- [Work instruction]:
Would you please set down, word for word, the lines from the one with "韩版修身显瘦亚麻套装裙短袖中长款" through the final line of the data below, omitting any pictures?

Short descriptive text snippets
══════════════════════════════

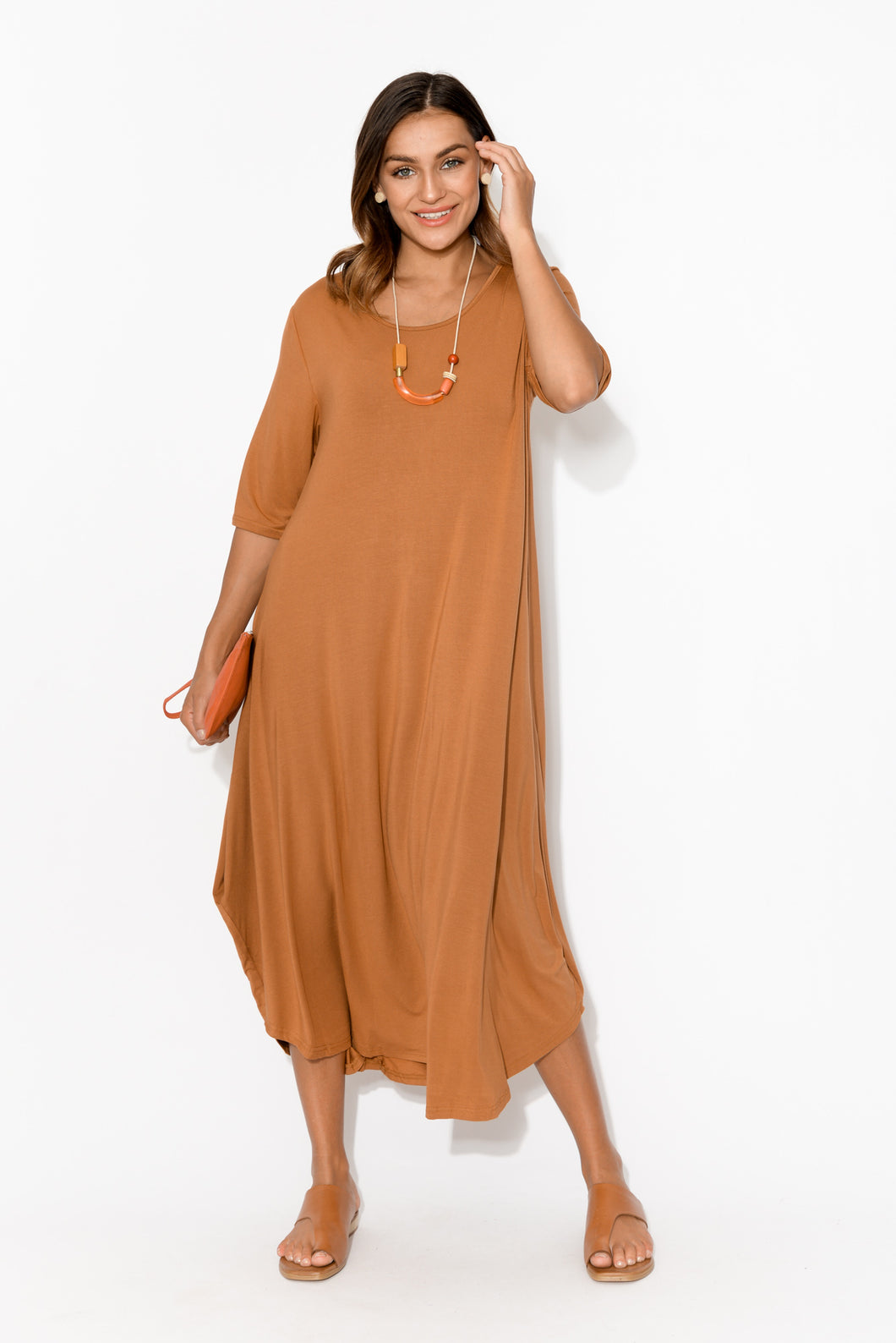 Trinity Bronze Bamboo Drape Dress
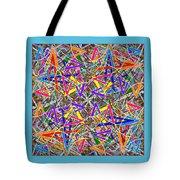 Some Symmetry 82 Tote Bag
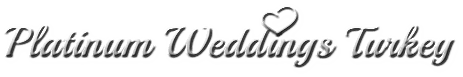 Platinum Weddings Turkey logo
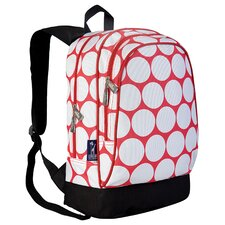Ashley Big Dot Sidekick Backpack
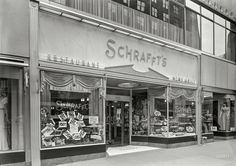 "December 1, 1940. ""Schrafft's, 625 Madison Avenue, New York. Exterior.""  Gottscho-Schleisner.  Shorpy Historic Picture Archive"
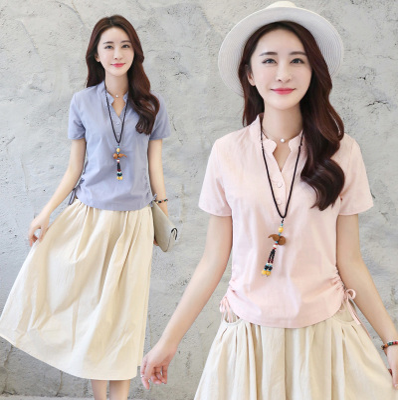 韩版修身显瘦亚麻套装裙短袖中长款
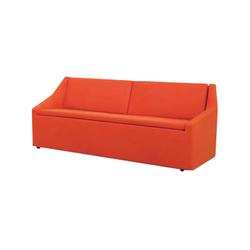Fritz Sofa | Lounge sofas | Dune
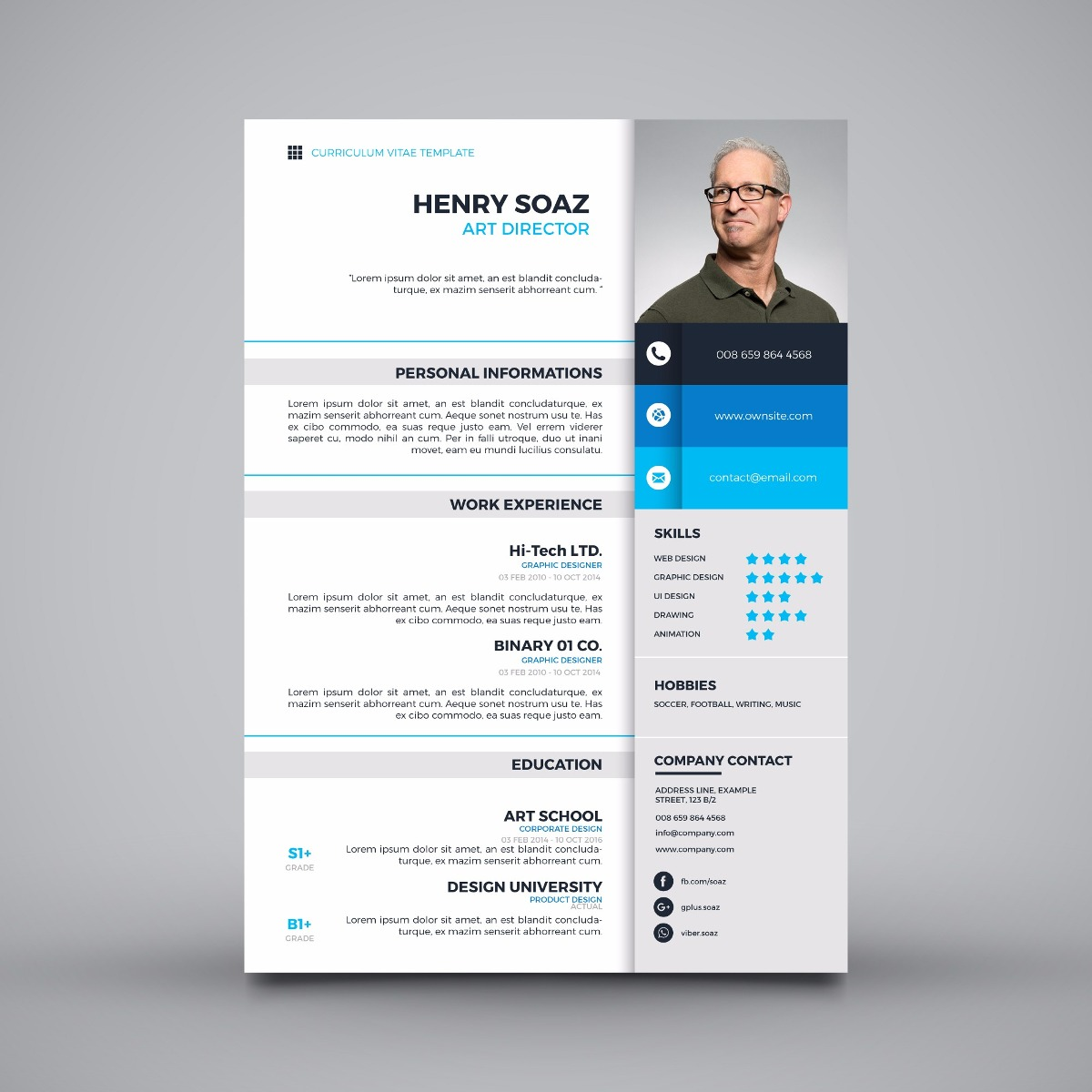 cv creativo download word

══════════════════════════════

- [Completed exercise]:
 韩版修身显瘦亚麻套装裙短袖中长款
Fritz Sofa | Lounge sofas | Dune
 cv creativo download word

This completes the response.